• **Provided entries**:
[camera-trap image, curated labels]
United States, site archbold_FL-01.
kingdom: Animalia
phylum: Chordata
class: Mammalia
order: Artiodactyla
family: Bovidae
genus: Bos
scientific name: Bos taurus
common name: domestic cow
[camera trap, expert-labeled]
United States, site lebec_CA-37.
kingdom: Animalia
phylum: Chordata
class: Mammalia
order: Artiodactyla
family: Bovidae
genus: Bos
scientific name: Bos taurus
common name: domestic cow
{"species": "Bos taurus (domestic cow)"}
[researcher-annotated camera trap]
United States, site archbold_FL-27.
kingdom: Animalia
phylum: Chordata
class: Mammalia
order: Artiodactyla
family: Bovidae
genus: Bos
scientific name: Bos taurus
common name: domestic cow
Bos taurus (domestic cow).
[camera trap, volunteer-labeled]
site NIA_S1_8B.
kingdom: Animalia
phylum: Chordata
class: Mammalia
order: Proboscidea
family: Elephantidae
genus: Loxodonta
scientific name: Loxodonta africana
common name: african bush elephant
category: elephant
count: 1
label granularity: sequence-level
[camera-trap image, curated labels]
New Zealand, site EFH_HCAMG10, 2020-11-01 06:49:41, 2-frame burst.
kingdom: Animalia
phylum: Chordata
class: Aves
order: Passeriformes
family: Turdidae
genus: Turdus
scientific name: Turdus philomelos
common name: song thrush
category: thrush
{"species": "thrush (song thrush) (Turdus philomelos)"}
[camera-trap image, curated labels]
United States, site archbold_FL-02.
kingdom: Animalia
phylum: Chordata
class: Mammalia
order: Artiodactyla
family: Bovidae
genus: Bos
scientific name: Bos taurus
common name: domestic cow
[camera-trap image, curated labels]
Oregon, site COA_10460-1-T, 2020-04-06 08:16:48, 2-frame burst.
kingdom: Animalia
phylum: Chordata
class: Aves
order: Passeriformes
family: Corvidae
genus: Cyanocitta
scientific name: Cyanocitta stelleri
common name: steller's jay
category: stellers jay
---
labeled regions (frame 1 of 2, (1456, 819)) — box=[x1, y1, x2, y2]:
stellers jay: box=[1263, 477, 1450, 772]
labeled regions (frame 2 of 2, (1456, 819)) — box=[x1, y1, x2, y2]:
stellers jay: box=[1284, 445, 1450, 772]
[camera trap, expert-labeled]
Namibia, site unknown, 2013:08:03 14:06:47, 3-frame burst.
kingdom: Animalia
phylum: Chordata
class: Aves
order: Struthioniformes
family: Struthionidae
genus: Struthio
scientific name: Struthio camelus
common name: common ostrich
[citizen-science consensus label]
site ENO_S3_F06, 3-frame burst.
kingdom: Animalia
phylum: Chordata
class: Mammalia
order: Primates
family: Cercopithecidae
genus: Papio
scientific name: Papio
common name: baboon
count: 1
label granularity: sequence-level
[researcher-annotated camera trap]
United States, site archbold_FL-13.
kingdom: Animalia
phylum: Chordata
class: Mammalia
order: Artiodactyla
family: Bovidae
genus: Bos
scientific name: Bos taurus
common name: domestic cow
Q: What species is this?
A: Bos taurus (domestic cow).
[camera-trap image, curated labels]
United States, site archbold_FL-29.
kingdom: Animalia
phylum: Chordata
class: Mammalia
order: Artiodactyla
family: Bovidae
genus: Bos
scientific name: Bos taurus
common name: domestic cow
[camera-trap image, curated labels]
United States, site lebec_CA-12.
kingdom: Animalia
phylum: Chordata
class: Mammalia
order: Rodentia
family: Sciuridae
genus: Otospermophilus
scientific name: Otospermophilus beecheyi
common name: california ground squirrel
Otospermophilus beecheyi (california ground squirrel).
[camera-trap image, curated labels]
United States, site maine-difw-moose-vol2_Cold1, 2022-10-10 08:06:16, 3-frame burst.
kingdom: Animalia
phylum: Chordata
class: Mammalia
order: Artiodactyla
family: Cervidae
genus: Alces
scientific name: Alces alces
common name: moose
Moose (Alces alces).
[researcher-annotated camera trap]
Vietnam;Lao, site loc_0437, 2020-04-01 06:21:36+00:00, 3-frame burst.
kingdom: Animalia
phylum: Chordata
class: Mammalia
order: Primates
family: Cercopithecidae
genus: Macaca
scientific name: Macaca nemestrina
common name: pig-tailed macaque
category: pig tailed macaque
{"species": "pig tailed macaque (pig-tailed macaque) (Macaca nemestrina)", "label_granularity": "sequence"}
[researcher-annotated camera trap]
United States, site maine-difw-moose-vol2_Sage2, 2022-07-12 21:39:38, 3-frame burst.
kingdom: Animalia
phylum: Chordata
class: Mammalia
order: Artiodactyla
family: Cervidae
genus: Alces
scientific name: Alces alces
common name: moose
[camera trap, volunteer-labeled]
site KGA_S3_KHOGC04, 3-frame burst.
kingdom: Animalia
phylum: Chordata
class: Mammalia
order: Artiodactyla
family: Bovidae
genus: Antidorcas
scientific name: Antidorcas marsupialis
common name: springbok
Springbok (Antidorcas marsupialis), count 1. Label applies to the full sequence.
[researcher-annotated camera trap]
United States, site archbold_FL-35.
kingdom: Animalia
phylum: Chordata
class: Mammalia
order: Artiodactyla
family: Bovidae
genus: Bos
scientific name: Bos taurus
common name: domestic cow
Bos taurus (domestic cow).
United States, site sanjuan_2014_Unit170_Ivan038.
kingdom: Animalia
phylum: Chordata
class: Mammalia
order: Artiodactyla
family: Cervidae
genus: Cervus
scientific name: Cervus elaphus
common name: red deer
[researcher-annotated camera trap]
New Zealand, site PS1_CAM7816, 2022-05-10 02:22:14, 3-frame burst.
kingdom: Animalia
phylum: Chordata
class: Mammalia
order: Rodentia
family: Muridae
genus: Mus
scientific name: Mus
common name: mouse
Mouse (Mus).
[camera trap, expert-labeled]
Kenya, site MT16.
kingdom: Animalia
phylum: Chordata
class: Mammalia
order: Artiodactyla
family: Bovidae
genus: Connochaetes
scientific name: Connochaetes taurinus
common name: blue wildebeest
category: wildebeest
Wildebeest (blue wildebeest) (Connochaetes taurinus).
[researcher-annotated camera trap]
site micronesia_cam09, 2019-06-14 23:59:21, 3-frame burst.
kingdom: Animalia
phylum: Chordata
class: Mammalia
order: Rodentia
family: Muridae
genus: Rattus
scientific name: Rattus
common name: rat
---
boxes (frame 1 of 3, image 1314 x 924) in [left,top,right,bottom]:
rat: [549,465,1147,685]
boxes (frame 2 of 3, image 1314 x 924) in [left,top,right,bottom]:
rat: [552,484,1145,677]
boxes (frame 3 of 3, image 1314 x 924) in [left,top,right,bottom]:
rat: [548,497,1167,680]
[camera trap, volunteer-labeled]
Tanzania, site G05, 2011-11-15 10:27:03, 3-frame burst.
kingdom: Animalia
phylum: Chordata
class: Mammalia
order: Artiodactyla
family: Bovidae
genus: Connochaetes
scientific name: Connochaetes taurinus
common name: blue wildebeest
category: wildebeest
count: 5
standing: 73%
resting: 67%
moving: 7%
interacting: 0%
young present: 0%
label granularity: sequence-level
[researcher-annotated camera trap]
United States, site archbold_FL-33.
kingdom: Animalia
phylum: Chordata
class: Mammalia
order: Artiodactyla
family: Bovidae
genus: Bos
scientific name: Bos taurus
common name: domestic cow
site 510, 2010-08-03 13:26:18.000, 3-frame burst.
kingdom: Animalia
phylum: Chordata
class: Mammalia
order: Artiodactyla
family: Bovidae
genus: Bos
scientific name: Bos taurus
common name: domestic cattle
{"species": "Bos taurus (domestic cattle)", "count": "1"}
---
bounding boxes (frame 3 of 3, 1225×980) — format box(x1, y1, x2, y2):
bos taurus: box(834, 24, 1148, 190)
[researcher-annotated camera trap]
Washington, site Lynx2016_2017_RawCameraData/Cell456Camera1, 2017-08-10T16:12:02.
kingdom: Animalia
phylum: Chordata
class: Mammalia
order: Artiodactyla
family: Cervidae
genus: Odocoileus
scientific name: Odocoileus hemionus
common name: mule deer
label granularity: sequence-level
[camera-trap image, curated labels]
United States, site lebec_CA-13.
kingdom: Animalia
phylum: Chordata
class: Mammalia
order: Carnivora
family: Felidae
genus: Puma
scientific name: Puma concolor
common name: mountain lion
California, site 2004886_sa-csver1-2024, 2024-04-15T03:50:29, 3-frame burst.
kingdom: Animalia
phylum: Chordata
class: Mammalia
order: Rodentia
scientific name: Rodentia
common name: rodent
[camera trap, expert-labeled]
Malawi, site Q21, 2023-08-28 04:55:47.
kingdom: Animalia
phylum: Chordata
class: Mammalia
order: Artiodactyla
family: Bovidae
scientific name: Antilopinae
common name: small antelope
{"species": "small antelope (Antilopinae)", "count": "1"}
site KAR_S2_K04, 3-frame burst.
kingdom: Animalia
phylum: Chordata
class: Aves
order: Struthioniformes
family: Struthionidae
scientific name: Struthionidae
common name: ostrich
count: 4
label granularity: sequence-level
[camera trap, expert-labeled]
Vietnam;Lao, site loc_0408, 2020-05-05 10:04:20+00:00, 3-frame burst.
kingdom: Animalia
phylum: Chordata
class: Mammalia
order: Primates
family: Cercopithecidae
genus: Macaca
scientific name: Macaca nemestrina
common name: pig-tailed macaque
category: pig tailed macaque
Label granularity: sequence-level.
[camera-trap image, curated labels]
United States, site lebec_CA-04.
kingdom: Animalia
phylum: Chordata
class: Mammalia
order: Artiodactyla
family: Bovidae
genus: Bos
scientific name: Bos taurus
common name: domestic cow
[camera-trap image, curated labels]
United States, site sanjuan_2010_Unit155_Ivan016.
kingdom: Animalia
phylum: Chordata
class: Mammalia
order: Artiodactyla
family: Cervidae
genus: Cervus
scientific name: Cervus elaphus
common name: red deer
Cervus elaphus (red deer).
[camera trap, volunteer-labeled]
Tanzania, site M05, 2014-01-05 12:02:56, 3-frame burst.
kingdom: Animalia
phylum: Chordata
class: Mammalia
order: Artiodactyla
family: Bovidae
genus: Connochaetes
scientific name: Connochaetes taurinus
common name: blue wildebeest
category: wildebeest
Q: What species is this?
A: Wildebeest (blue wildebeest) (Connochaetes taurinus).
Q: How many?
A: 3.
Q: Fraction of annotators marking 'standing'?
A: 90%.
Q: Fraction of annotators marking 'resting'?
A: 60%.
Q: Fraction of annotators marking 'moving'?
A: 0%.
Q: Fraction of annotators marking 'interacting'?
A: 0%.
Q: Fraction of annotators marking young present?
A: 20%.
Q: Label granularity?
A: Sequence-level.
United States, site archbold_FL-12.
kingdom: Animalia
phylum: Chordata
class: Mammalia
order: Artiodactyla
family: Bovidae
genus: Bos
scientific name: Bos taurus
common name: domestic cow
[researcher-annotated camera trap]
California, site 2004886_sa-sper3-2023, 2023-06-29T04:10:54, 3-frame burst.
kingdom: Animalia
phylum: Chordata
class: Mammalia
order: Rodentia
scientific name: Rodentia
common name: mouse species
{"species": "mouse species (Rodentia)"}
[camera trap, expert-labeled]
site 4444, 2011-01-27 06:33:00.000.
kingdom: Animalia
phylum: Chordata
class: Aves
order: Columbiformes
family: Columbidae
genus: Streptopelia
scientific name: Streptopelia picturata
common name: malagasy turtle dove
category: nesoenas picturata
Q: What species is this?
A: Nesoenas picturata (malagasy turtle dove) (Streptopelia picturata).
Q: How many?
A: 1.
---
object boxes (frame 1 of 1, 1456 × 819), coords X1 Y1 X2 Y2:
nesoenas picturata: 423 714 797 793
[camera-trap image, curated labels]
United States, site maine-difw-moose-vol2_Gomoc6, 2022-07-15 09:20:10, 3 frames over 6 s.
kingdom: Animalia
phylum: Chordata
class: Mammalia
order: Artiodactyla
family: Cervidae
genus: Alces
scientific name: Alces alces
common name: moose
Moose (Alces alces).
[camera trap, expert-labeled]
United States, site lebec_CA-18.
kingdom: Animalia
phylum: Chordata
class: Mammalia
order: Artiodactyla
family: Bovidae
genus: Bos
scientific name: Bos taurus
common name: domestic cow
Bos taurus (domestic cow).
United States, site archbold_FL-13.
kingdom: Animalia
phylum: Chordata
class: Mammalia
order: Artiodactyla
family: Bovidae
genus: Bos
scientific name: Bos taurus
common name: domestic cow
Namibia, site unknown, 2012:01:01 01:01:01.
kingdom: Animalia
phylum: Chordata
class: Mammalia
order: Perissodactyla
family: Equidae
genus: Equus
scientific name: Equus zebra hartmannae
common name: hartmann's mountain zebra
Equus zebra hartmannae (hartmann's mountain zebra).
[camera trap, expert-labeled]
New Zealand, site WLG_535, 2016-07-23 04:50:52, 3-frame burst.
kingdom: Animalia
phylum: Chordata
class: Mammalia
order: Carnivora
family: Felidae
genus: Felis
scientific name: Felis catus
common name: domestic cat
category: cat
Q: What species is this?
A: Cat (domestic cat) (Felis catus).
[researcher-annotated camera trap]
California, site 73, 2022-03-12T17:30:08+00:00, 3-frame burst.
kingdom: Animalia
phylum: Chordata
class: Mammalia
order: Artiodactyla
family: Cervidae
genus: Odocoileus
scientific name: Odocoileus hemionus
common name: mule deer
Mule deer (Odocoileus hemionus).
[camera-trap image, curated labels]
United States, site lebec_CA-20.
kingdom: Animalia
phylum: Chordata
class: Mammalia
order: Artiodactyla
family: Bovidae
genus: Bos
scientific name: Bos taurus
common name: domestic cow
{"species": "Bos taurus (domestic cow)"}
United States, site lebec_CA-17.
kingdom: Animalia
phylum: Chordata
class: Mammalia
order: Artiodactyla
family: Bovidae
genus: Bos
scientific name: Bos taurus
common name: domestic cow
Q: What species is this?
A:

• **Goal of the exercise**:
Scan the material above. Return every line containing the string "Fraction".

• **Task response**:
Q: Fraction of annotators marking 'standing'?
Q: Fraction of annotators marking 'resting'?
Q: Fraction of annotators marking 'moving'?
Q: Fraction of annotators marking 'interacting'?
Q: Fraction of annotators marking young present?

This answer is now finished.